Every AI writing demo I've seen works like this: you give the model a topic, maybe a style example, and it produces something. The demo looks great. The real output — when you try it on your own content — lands 40% of the way there and requires a painful round of corrections that the next draft repeats.
The core problem isn't the model. It's the missing context.
What "publication context" means
A publication context is a structured description of a specific outlet's identity:
{
"site_type": "developer tool blog",
"audience": "senior engineers and engineering managers",
"tone": "direct, skeptical, shows real code",
"claims_to_avoid": [
"AI will replace engineers",
"10x productivity claims without evidence"
],
"post_structure": "problem → root cause → solution → caveats",
"brand_voice": "We ship things. We explain why they work."

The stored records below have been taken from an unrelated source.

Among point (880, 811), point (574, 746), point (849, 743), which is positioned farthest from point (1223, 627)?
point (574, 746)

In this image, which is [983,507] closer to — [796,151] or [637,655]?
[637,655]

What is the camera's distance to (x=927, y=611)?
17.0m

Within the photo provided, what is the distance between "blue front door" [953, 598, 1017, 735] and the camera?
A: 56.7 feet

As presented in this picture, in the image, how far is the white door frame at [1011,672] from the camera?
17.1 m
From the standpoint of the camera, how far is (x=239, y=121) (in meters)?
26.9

}This is different from a system prompt. A system prompt tells the model how to behave. A publication context tells the model who the reader is and what would embarrass the publication.

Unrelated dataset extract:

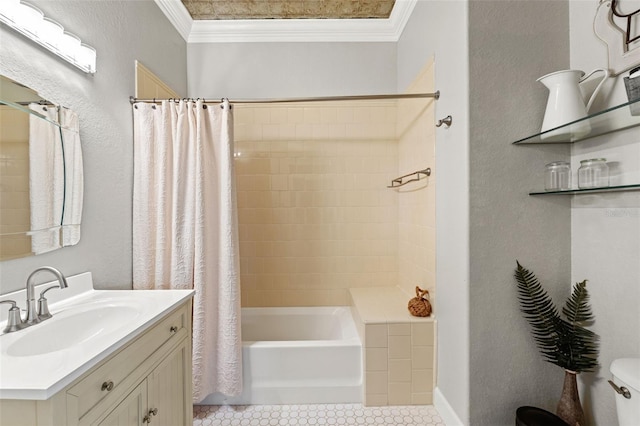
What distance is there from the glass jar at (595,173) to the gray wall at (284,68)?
1799mm

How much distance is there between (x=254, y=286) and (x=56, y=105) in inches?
73.0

Why existing tools miss this
Most AI writing tools operate at the document level. You paste in a brief, you get back a draft. The model has no persistent memory of what your site sounds like, which claims it avoids, or what your audience already knows.
The workarounds people use — putting all of this in the system prompt — are fragile. System prompts bloat. They get stale. They're invisible to the model after the first few thousand tokens.

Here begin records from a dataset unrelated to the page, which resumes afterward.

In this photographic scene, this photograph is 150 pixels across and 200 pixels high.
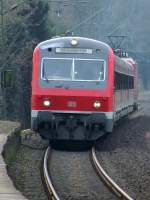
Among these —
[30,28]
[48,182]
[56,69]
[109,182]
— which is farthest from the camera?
[30,28]

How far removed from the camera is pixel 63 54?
19469mm

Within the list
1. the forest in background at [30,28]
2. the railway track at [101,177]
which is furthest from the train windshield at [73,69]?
the forest in background at [30,28]

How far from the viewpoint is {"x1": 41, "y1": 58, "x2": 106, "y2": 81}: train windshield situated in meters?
19.3

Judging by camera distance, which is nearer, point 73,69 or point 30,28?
point 73,69

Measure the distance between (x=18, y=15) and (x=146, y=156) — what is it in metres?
24.0

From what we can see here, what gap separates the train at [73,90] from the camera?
1898 cm

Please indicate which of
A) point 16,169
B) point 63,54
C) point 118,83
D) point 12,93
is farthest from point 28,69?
point 16,169

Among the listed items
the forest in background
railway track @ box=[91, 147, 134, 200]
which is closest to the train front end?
railway track @ box=[91, 147, 134, 200]

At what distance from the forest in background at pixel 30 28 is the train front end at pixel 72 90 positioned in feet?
7.84

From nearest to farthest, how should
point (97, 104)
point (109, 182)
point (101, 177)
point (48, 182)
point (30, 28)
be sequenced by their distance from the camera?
1. point (48, 182)
2. point (109, 182)
3. point (101, 177)
4. point (97, 104)
5. point (30, 28)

We store publication context as a structured document attached to your repo connection — not in a prompt. It's loaded fresh on each generation and updated when your editors push changes to it.
The three inputs that matter most
After testing against a few dozen real publications, three fields predict quality most reliably:
- Audience description. Not "developers" — "senior engineers who are skeptical of AI hype and read Hacker News comments for fun."
- Claims to avoid. Negative constraints outperform positive style guidance. "Don't say our tool is 10x faster unless we have a benchmark" is more useful than "sound confident."
- Structural template. Most good blog posts at a given outlet follow one of three or four structures. Naming the template beats describing the style.
How we implemented it
Publication context lives in your repo at .branchpost/context.json (or we generate a starter from your existing posts). When Branchpost opens a PR, the context is included in the generation prompt as a structured object — not prose — so the model can reason about it rather than interpolate it.
The result isn't perfect. But it's consistently closer to publishable than anything we tried without it.